De repente, con la aparición de aquel animal una paz pareció instalarse en su pecho, aportándole algo de calor a éste y expandiéndose a sus huesos, haciéndole olvidar el frío que había empezado a sentir. Su brazo se estiró lo suficiente como para permitirle rozar con la yema de los dedos el suave pelaje del caballo blanco con manchas marrones que se había acercado a refrescarse junto a su dueño hasta la fuente en la que Martin se encontraba sentado.
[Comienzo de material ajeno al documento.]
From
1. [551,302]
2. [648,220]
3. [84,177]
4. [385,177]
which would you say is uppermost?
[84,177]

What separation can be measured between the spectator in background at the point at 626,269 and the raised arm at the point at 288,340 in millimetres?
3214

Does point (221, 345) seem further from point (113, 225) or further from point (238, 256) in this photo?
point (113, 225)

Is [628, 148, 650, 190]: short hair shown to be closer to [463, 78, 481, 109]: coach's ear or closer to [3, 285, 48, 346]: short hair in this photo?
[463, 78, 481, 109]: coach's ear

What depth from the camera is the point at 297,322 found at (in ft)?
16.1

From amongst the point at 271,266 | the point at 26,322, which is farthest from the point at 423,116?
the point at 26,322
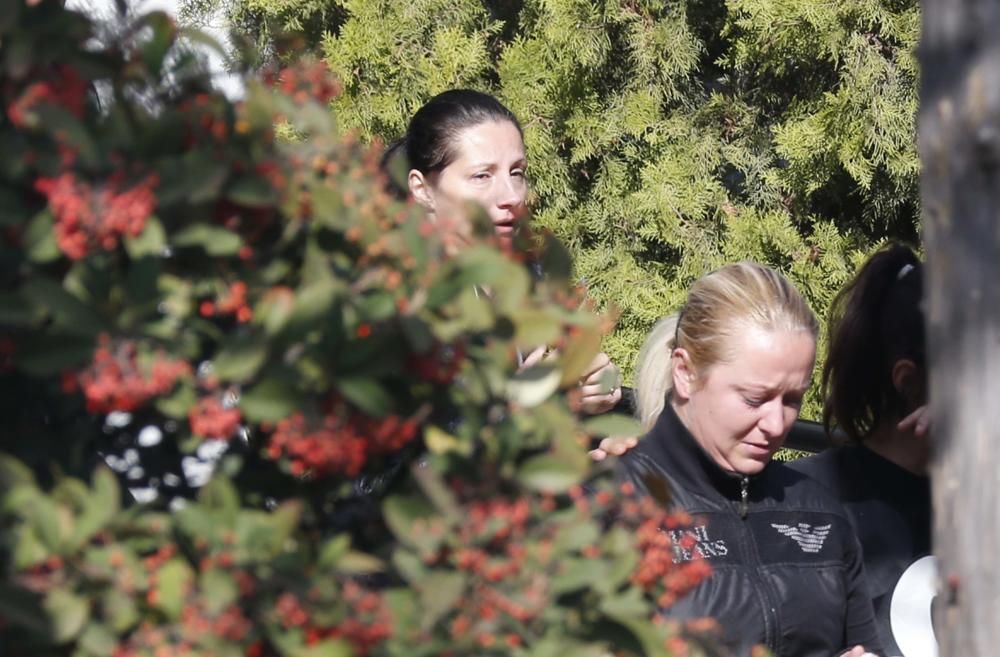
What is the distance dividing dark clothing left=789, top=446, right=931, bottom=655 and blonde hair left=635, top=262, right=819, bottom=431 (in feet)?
→ 1.40

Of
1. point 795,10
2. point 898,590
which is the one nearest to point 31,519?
point 898,590

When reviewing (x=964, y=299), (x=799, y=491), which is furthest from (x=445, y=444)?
(x=799, y=491)

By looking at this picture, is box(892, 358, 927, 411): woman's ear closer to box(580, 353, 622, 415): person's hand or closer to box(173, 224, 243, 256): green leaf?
box(580, 353, 622, 415): person's hand

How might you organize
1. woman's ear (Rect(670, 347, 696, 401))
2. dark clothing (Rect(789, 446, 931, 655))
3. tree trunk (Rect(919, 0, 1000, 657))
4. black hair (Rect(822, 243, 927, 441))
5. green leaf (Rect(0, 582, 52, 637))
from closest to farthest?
green leaf (Rect(0, 582, 52, 637)), tree trunk (Rect(919, 0, 1000, 657)), woman's ear (Rect(670, 347, 696, 401)), dark clothing (Rect(789, 446, 931, 655)), black hair (Rect(822, 243, 927, 441))

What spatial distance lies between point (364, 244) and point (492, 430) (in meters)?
0.21

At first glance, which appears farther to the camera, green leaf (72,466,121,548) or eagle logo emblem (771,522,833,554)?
eagle logo emblem (771,522,833,554)

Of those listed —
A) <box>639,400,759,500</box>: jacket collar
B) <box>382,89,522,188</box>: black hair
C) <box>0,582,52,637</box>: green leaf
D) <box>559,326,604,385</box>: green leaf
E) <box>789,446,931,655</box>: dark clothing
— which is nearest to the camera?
<box>0,582,52,637</box>: green leaf

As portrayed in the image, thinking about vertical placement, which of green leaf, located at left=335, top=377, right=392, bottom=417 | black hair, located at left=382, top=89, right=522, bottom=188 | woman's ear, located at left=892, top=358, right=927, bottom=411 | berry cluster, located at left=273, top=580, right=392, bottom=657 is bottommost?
berry cluster, located at left=273, top=580, right=392, bottom=657

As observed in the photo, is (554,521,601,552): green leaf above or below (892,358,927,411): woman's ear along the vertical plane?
below

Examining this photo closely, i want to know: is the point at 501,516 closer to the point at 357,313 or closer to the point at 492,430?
the point at 492,430

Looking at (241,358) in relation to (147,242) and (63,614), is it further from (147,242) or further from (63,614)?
(63,614)

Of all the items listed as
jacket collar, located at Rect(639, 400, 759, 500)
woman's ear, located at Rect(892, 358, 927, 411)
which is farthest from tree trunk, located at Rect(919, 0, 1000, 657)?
woman's ear, located at Rect(892, 358, 927, 411)

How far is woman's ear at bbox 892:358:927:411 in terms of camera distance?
323cm

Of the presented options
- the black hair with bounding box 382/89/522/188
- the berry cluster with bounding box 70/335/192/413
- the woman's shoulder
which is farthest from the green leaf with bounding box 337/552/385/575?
the black hair with bounding box 382/89/522/188
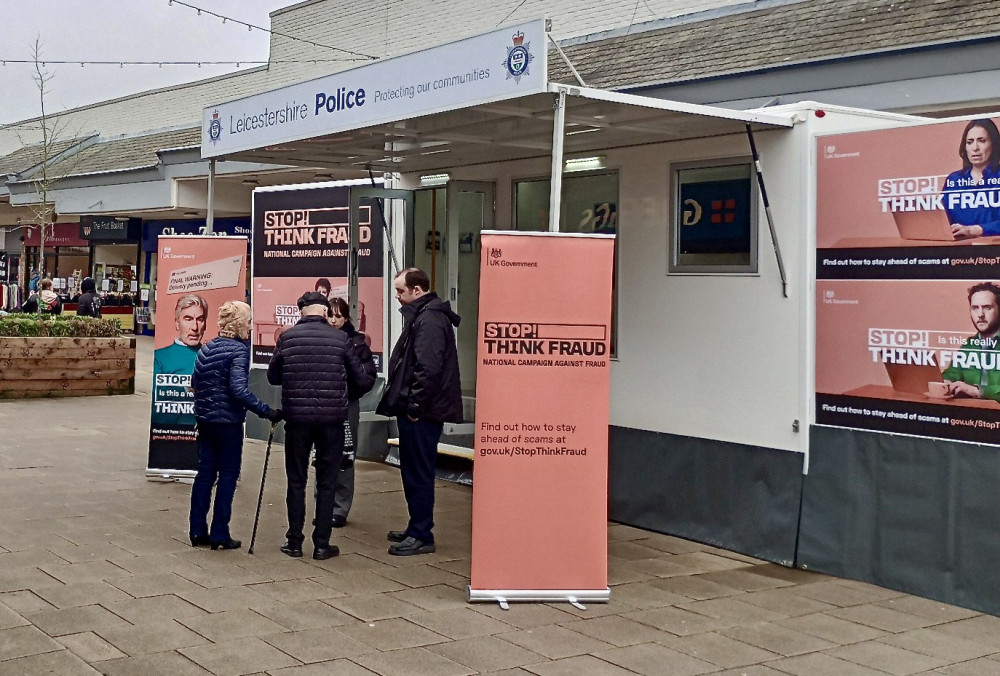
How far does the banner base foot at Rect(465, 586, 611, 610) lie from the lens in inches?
262

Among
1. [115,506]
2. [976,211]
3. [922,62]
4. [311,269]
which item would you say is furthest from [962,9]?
[115,506]

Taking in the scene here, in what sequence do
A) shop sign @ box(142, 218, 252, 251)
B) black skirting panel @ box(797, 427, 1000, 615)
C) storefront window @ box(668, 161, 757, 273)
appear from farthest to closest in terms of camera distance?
shop sign @ box(142, 218, 252, 251) → storefront window @ box(668, 161, 757, 273) → black skirting panel @ box(797, 427, 1000, 615)

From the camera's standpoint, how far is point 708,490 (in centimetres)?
833

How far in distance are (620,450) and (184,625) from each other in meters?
3.94

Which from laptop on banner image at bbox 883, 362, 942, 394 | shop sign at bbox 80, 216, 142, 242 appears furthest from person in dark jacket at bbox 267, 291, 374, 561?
shop sign at bbox 80, 216, 142, 242

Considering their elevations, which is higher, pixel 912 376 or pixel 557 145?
pixel 557 145

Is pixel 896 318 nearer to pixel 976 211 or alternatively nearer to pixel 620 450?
pixel 976 211

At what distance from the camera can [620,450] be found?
9.05 m

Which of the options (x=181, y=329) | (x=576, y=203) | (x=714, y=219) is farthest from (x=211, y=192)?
(x=714, y=219)

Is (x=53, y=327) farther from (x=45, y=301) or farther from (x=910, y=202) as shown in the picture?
(x=910, y=202)

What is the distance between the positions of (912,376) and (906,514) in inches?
32.6

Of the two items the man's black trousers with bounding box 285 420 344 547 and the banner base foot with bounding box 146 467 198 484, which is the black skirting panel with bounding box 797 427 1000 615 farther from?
the banner base foot with bounding box 146 467 198 484

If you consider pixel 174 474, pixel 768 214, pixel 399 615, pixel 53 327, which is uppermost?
pixel 768 214

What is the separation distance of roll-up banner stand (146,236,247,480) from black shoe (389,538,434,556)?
3370mm
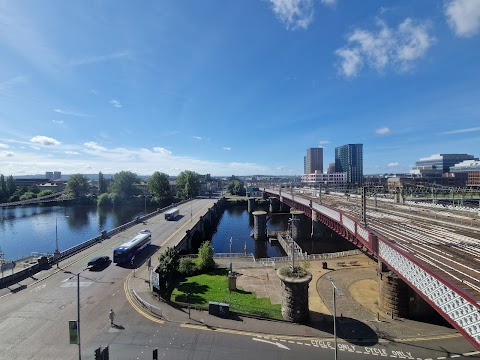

Con un sutil movimiento de cabeza, Martin preguntó a aquel amable señor si podía acercarse más a su caballo, quién aceptó su petición de inmediato mientras se sentaba a descansar y almorzar en el banco que había justo a su derecha, dejando a Martin solo en presencia de aquel caballo. En ese mismo instante, Martin pudo sentir de nuevo la inmensa alegría y admiración que se instalaba en su interior cada vez que uno de estos animales se encontraba cerca de él.

Cuando vivía en el pueblo, pasaba todos los días en compañía de estos animales, lo cual le hacía inmensamente feliz. Sin embargo, desde que se habían mudado a la ciudad, el mozo había dejado de compartir tanto tiempo con ellos, muriendo con él una parte de sí mismo.